• Diabet. Med. · Apr 1995

    Comparative Study

    Hyperinsulinaemia of hypertriglyceridaemia: a reappraisal.

    • R Gama, S Shah, J Wright, and V Marks.
    • Department of Clinical Biochemistry, Royal Surrey County, Guildford, UK.
    • Diabet. Med. 1995 Apr 1; 12 (4): 321-4.

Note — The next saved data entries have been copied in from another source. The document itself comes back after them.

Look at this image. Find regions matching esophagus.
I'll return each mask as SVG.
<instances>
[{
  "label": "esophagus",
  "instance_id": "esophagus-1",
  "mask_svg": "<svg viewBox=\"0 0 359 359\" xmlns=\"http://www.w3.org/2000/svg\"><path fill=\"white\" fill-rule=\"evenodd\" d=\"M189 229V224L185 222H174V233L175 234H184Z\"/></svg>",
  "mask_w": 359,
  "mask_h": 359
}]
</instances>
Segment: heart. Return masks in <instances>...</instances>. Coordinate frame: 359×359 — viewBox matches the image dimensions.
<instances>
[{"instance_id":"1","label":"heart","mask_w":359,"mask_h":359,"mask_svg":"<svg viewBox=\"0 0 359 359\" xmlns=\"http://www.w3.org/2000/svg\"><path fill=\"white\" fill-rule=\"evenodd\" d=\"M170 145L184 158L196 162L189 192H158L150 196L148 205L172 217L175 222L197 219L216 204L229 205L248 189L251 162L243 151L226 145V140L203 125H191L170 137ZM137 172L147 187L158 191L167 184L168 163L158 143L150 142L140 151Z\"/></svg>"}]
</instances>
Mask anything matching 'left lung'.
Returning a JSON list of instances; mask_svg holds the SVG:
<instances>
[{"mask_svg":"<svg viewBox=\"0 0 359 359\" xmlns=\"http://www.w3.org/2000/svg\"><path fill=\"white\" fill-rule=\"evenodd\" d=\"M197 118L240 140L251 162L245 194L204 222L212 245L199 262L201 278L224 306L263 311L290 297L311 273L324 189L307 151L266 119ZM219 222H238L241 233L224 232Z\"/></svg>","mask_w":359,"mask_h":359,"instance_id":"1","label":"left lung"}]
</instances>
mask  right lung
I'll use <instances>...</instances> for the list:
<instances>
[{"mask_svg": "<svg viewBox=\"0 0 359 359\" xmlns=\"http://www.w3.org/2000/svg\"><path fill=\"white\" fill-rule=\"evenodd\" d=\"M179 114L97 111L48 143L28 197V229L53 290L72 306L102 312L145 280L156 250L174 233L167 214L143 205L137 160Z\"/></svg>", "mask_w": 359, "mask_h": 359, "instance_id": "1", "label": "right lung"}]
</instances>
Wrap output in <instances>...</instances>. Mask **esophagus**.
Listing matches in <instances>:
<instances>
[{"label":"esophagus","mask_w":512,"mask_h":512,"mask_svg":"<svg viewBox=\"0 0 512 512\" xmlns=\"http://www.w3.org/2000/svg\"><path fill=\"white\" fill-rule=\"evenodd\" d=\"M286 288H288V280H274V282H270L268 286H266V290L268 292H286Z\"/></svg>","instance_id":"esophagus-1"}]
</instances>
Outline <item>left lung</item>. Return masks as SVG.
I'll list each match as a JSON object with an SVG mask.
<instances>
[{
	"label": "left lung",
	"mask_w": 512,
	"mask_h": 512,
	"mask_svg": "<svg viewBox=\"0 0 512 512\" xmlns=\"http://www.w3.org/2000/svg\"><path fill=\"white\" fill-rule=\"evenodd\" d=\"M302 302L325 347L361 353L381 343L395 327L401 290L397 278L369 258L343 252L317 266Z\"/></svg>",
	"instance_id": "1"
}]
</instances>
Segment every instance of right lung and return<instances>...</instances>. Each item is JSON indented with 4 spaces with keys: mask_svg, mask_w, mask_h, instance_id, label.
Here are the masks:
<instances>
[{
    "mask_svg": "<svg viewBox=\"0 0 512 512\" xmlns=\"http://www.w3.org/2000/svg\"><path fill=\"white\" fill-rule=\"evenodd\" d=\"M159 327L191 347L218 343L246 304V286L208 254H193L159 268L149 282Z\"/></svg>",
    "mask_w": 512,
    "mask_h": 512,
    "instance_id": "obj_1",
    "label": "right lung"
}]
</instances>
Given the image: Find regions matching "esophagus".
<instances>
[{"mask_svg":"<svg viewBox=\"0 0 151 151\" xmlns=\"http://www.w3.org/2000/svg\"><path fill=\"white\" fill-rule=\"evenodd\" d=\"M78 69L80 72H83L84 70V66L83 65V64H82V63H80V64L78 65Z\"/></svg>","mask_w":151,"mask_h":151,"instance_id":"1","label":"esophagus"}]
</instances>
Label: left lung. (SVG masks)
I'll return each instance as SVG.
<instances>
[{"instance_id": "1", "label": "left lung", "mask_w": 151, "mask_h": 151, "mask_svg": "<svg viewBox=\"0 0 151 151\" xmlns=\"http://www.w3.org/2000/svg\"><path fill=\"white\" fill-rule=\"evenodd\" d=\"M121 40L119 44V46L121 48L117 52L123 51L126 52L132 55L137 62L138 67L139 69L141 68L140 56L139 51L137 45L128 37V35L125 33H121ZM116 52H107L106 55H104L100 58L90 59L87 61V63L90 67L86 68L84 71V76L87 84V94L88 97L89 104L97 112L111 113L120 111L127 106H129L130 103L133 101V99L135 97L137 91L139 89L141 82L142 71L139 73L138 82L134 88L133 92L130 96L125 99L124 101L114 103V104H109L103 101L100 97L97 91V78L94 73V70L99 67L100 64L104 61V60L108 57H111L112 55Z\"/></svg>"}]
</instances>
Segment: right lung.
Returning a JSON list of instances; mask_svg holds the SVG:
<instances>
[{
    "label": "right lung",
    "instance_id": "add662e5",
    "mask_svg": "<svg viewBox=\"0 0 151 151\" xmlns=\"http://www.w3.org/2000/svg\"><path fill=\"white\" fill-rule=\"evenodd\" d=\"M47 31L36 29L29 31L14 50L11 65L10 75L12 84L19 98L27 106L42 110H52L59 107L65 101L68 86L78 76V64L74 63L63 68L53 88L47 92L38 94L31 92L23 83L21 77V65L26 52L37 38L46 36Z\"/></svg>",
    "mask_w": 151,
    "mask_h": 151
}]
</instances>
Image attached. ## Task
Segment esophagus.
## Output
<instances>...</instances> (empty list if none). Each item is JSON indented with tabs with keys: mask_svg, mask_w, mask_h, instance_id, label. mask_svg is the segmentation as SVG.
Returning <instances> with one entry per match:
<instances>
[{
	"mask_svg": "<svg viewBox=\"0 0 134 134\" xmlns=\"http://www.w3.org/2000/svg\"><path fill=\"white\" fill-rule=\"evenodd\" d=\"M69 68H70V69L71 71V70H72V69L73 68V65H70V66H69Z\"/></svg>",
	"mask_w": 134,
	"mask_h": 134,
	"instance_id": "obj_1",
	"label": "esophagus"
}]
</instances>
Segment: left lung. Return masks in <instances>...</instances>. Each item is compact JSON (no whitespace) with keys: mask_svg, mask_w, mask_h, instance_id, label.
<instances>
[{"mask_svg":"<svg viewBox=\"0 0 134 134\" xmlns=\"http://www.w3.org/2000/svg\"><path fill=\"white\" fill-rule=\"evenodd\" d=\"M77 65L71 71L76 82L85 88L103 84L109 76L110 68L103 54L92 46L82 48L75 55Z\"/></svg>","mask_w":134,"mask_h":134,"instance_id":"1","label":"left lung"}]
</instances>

    AbstractThe peripheral hyperinsulinaemia of hypertriglyceridaemic subjects has only been defined using insulin immunoassays in which proinsulin and proinsulin fragments cross-react. Relative contributions of pancreatic secretion and hepatic extraction of insulin to this hyperinsulinaemia have not been studied. We, therefore, reassessed the hyperinsulinaemia of hypertriglyceridaemia by measuring fasting plasma concentrations of intact proinsulin, glucose, insulin, and C-peptide in 24 hypertriglyceridaemic subjects with normal glucose tolerance (n = 14) and with impaired glucose intolerance (n = 10) and in normal subjects (n = 14). Hypertriglyceridaemic subjects had higher (p < 0.01) fasting concentrations of insulin and C-peptide and greater (p < 0.01) fasting insulin: C-peptide molar ratios than in control subjects. Fasting intact proinsulin concentrations were similar in hypertriglyceridaemic subjects with normal glucose tolerance and control subjects but these were lower (p < 0.01) than in hypertriglyceridaemic subjects with impaired glucose tolerance. These results suggest that the fasting peripheral hyperinsulinaemia of hypertriglyceridaemic subjects is due to increased pancreatic secretion and reduced hepatic fractional extraction of insulin. The peripheral hyperinsulinaemia of hypertriglyceridaemia appears to reflect peripheral insulin resistance and is not attributable to elevated proinsulin concentrations which are characteristic of impaired glucose tolerance and Type 2 (non-insulin-dependent) diabetes mellitus.